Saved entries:
•••

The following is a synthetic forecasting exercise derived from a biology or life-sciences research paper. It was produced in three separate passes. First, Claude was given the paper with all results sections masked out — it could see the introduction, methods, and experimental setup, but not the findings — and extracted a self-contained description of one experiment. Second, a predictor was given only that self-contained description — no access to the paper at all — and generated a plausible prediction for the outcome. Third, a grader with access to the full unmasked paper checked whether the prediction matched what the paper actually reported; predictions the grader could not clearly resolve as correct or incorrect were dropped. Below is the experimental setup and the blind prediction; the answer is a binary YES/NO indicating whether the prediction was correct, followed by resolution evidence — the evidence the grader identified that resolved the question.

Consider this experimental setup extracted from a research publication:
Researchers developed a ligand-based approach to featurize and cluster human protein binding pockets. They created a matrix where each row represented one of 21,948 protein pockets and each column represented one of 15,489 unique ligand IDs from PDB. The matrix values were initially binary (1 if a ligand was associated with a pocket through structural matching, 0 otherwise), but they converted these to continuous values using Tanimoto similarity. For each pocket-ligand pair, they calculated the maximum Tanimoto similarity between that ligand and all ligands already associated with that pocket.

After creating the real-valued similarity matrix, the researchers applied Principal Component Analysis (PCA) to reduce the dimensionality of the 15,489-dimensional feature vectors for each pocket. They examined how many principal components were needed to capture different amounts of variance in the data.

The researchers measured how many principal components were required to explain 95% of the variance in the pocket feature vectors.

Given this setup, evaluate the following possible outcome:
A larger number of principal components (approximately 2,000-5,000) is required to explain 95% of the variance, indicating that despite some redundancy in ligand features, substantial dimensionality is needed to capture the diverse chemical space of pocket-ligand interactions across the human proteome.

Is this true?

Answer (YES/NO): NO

•••

Copy out the data above word for word, starting at its first line and ending with the line that contains "After creating the".

_Written answer:_
The following is a synthetic forecasting exercise derived from a biology or life-sciences research paper. It was produced in three separate passes. First, Claude was given the paper with all results sections masked out — it could see the introduction, methods, and experimental setup, but not the findings — and extracted a self-contained description of one experiment. Second, a predictor was given only that self-contained description — no access to the paper at all — and generated a plausible prediction for the outcome. Third, a grader with access to the full unmasked paper checked whether the prediction matched what the paper actually reported; predictions the grader could not clearly resolve as correct or incorrect were dropped. Below is the experimental setup and the blind prediction; the answer is a binary YES/NO indicating whether the prediction was correct, followed by resolution evidence — the evidence the grader identified that resolved the question.

Consider this experimental setup extracted from a research publication:
Researchers developed a ligand-based approach to featurize and cluster human protein binding pockets. They created a matrix where each row represented one of 21,948 protein pockets and each column represented one of 15,489 unique ligand IDs from PDB. The matrix values were initially binary (1 if a ligand was associated with a pocket through structural matching, 0 otherwise), but they converted these to continuous values using Tanimoto similarity. For each pocket-ligand pair, they calculated the maximum Tanimoto similarity between that ligand and all ligands already associated with that pocket.

After creating the real-valued similarity matrix, the researchers applied Principal Component Analysis (PCA) to reduce the dimensionality of the 15,489-dimensional feature vectors for each pocket. They examined how many principal components were needed to capture different amounts of variance in the data.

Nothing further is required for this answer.